=== Exercise directions ===
Copy out every line of the data exactly.

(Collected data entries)
————
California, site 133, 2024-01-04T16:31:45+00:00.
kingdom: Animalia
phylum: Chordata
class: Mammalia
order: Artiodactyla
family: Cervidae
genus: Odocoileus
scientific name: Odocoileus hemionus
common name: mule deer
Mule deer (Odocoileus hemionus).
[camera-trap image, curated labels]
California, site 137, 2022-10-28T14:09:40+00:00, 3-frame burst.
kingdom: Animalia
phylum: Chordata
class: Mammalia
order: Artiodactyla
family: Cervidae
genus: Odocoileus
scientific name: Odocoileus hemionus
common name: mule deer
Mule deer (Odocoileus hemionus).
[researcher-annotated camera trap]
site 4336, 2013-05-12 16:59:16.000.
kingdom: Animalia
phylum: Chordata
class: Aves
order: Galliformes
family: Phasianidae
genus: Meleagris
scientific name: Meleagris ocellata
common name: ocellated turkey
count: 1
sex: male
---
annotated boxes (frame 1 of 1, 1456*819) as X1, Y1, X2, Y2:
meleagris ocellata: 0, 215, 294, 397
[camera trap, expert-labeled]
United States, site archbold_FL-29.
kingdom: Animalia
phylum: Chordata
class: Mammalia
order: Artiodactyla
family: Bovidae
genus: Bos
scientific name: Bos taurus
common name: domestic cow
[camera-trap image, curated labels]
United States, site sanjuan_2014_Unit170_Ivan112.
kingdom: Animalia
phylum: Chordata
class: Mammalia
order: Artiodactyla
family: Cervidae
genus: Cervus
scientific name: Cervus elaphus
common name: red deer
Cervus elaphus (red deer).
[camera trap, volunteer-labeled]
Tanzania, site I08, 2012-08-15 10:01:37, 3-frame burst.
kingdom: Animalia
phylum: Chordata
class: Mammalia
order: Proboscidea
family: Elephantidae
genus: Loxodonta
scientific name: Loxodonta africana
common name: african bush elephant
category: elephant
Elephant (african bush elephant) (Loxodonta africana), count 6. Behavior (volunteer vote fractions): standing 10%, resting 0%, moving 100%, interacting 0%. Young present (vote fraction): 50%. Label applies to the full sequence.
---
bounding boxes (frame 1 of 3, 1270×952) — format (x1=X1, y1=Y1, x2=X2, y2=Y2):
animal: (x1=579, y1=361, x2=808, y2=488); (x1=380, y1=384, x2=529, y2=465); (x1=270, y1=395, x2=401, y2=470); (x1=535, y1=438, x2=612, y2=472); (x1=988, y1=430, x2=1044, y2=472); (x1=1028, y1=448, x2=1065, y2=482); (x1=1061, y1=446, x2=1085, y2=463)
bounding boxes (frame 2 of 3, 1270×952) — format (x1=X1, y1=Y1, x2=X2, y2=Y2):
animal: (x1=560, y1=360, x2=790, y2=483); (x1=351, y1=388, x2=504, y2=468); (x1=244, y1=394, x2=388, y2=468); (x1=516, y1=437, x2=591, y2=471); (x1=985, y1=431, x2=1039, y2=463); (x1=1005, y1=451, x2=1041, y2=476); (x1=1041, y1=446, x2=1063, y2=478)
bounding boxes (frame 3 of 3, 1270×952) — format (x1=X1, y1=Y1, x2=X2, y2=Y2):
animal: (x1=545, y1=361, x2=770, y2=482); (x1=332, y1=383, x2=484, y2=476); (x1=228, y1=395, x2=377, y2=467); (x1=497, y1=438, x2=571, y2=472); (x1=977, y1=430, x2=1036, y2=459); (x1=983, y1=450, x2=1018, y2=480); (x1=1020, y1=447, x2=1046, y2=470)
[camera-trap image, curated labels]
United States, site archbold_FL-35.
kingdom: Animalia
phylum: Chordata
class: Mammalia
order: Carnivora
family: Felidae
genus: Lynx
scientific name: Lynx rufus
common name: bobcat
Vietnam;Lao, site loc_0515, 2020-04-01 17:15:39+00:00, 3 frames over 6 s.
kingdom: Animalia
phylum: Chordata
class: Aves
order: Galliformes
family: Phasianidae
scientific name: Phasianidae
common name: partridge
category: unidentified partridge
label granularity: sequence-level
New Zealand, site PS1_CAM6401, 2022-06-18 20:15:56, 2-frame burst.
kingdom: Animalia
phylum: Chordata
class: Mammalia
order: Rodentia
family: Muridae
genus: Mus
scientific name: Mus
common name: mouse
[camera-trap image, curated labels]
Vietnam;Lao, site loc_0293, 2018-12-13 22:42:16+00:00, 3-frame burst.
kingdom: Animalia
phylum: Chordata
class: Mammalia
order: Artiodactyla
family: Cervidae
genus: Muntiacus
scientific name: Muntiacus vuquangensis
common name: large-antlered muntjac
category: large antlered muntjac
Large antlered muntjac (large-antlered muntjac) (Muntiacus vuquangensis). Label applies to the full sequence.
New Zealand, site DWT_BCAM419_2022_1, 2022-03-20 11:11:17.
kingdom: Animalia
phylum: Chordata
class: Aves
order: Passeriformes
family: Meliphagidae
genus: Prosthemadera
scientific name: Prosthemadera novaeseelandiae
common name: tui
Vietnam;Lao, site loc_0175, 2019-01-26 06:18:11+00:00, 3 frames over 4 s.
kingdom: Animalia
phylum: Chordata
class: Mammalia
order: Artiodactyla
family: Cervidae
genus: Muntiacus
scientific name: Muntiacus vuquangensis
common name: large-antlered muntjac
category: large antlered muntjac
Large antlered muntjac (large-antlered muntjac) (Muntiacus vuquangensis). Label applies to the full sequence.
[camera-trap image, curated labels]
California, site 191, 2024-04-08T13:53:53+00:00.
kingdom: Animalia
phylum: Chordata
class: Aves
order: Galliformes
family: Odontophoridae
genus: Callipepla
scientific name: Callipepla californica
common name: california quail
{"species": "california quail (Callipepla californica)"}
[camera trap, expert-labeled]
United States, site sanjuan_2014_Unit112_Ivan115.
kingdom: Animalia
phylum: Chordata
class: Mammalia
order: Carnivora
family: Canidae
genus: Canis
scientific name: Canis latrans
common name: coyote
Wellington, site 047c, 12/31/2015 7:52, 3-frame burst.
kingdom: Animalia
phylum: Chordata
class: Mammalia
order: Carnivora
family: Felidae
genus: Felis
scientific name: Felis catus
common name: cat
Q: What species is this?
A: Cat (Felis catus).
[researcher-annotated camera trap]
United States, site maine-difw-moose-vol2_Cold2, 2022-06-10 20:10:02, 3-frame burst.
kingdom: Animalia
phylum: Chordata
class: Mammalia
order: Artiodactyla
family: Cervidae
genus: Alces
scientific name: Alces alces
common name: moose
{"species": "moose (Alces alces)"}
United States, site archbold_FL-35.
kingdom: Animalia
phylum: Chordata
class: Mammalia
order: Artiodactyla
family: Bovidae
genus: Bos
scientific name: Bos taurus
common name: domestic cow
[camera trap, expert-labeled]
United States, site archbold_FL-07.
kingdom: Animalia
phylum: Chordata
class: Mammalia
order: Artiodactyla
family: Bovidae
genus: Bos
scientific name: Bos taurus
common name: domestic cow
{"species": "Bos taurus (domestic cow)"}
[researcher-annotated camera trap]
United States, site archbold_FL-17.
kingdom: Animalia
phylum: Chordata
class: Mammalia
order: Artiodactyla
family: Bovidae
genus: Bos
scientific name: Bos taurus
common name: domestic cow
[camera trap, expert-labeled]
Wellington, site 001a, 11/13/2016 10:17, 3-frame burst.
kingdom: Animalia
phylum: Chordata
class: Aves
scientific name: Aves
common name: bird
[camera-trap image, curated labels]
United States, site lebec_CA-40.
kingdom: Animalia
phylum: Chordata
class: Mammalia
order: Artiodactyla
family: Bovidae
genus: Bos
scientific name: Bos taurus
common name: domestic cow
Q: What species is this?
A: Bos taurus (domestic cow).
————
=== Solution for this exercise ===
California, site 133, 2024-01-04T16:31:45+00:00.
kingdom: Animalia
phylum: Chordata
class: Mammalia
order: Artiodactyla
family: Cervidae
genus: Odocoileus
scientific name: Odocoileus hemionus
common name: mule deer
Mule deer (Odocoileus hemionus).
[camera-trap image, curated labels]
California, site 137, 2022-10-28T14:09:40+00:00, 3-frame burst.
kingdom: Animalia
phylum: Chordata
class: Mammalia
order: Artiodactyla
family: Cervidae
genus: Odocoileus
scientific name: Odocoileus hemionus
common name: mule deer
Mule deer (Odocoileus hemionus).
[researcher-annotated camera trap]
site 4336, 2013-05-12 16:59:16.000.
kingdom: Animalia
phylum: Chordata
class: Aves
order: Galliformes
family: Phasianidae
genus: Meleagris
scientific name: Meleagris ocellata
common name: ocellated turkey
count: 1
sex: male
---
annotated boxes (frame 1 of 1, 1456*819) as X1, Y1, X2, Y2:
meleagris ocellata: 0, 215, 294, 397
[camera trap, expert-labeled]
United States, site archbold_FL-29.
kingdom: Animalia
phylum: Chordata
class: Mammalia
order: Artiodactyla
family: Bovidae
genus: Bos
scientific name: Bos taurus
common name: domestic cow
[camera-trap image, curated labels]
United States, site sanjuan_2014_Unit170_Ivan112.
kingdom: Animalia
phylum: Chordata
class: Mammalia
order: Artiodactyla
family: Cervidae
genus: Cervus
scientific name: Cervus elaphus
common name: red deer
Cervus elaphus (red deer).
[camera trap, volunteer-labeled]
Tanzania, site I08, 2012-08-15 10:01:37, 3-frame burst.
kingdom: Animalia
phylum: Chordata
class: Mammalia
order: Proboscidea
family: Elephantidae
genus: Loxodonta
scientific name: Loxodonta africana
common name: african bush elephant
category: elephant
Elephant (african bush elephant) (Loxodonta africana), count 6. Behavior (volunteer vote fractions): standing 10%, resting 0%, moving 100%, interacting 0%. Young present (vote fraction): 50%. Label applies to the full sequence.
---
bounding boxes (frame 1 of 3, 1270×952) — format (x1=X1, y1=Y1, x2=X2, y2=Y2):
animal: (x1=579, y1=361, x2=808, y2=488); (x1=380, y1=384, x2=529, y2=465); (x1=270, y1=395, x2=401, y2=470); (x1=535, y1=438, x2=612, y2=472); (x1=988, y1=430, x2=1044, y2=472); (x1=1028, y1=448, x2=1065, y2=482); (x1=1061, y1=446, x2=1085, y2=463)
bounding boxes (frame 2 of 3, 1270×952) — format (x1=X1, y1=Y1, x2=X2, y2=Y2):
animal: (x1=560, y1=360, x2=790, y2=483); (x1=351, y1=388, x2=504, y2=468); (x1=244, y1=394, x2=388, y2=468); (x1=516, y1=437, x2=591, y2=471); (x1=985, y1=431, x2=1039, y2=463); (x1=1005, y1=451, x2=1041, y2=476); (x1=1041, y1=446, x2=1063, y2=478)
bounding boxes (frame 3 of 3, 1270×952) — format (x1=X1, y1=Y1, x2=X2, y2=Y2):
animal: (x1=545, y1=361, x2=770, y2=482); (x1=332, y1=383, x2=484, y2=476); (x1=228, y1=395, x2=377, y2=467); (x1=497, y1=438, x2=571, y2=472); (x1=977, y1=430, x2=1036, y2=459); (x1=983, y1=450, x2=1018, y2=480); (x1=1020, y1=447, x2=1046, y2=470)
[camera-trap image, curated labels]
United States, site archbold_FL-35.
kingdom: Animalia
phylum: Chordata
class: Mammalia
order: Carnivora
family: Felidae
genus: Lynx
scientific name: Lynx rufus
common name: bobcat
Vietnam;Lao, site loc_0515, 2020-04-01 17:15:39+00:00, 3 frames over 6 s.
kingdom: Animalia
phylum: Chordata
class: Aves
order: Galliformes
family: Phasianidae
scientific name: Phasianidae
common name: partridge
category: unidentified partridge
label granularity: sequence-level
New Zealand, site PS1_CAM6401, 2022-06-18 20:15:56, 2-frame burst.
kingdom: Animalia
phylum: Chordata
class: Mammalia
order: Rodentia
family: Muridae
genus: Mus
scientific name: Mus
common name: mouse
[camera-trap image, curated labels]
Vietnam;Lao, site loc_0293, 2018-12-13 22:42:16+00:00, 3-frame burst.
kingdom: Animalia
phylum: Chordata
class: Mammalia
order: Artiodactyla
family: Cervidae
genus: Muntiacus
scientific name: Muntiacus vuquangensis
common name: large-antlered muntjac
category: large antlered muntjac
Large antlered muntjac (large-antlered muntjac) (Muntiacus vuquangensis). Label applies to the full sequence.
New Zealand, site DWT_BCAM419_2022_1, 2022-03-20 11:11:17.
kingdom: Animalia
phylum: Chordata
class: Aves
order: Passeriformes
family: Meliphagidae
genus: Prosthemadera
scientific name: Prosthemadera novaeseelandiae
common name: tui
Vietnam;Lao, site loc_0175, 2019-01-26 06:18:11+00:00, 3 frames over 4 s.
kingdom: Animalia
phylum: Chordata
class: Mammalia
order: Artiodactyla
family: Cervidae
genus: Muntiacus
scientific name: Muntiacus vuquangensis
common name: large-antlered muntjac
category: large antlered muntjac
Large antlered muntjac (large-antlered muntjac) (Muntiacus vuquangensis). Label applies to the full sequence.
[camera-trap image, curated labels]
California, site 191, 2024-04-08T13:53:53+00:00.
kingdom: Animalia
phylum: Chordata
class: Aves
order: Galliformes
family: Odontophoridae
genus: Callipepla
scientific name: Callipepla californica
common name: california quail
{"species": "california quail (Callipepla californica)"}
[camera trap, expert-labeled]
United States, site sanjuan_2014_Unit112_Ivan115.
kingdom: Animalia
phylum: Chordata
class: Mammalia
order: Carnivora
family: Canidae
genus: Canis
scientific name: Canis latrans
common name: coyote
Wellington, site 047c, 12/31/2015 7:52, 3-frame burst.
kingdom: Animalia
phylum: Chordata
class: Mammalia
order: Carnivora
family: Felidae
genus: Felis
scientific name: Felis catus
common name: cat
Q: What species is this?
A: Cat (Felis catus).
[researcher-annotated camera trap]
United States, site maine-difw-moose-vol2_Cold2, 2022-06-10 20:10:02, 3-frame burst.
kingdom: Animalia
phylum: Chordata
class: Mammalia
order: Artiodactyla
family: Cervidae
genus: Alces
scientific name: Alces alces
common name: moose
{"species": "moose (Alces alces)"}
United States, site archbold_FL-35.
kingdom: Animalia
phylum: Chordata
class: Mammalia
order: Artiodactyla
family: Bovidae
genus: Bos
scientific name: Bos taurus
common name: domestic cow
[camera trap, expert-labeled]
United States, site archbold_FL-07.
kingdom: Animalia
phylum: Chordata
class: Mammalia
order: Artiodactyla
family: Bovidae
genus: Bos
scientific name: Bos taurus
common name: domestic cow
{"species": "Bos taurus (domestic cow)"}
[researcher-annotated camera trap]
United States, site archbold_FL-17.
kingdom: Animalia
phylum: Chordata
class: Mammalia
order: Artiodactyla
family: Bovidae
genus: Bos
scientific name: Bos taurus
common name: domestic cow
[camera trap, expert-labeled]
Wellington, site 001a, 11/13/2016 10:17, 3-frame burst.
kingdom: Animalia
phylum: Chordata
class: Aves
scientific name: Aves
common name: bird
[camera-trap image, curated labels]
United States, site lebec_CA-40.
kingdom: Animalia
phylum: Chordata
class: Mammalia
order: Artiodactyla
family: Bovidae
genus: Bos
scientific name: Bos taurus
common name: domestic cow
Q: What species is this?
A: Bos taurus (domestic cow).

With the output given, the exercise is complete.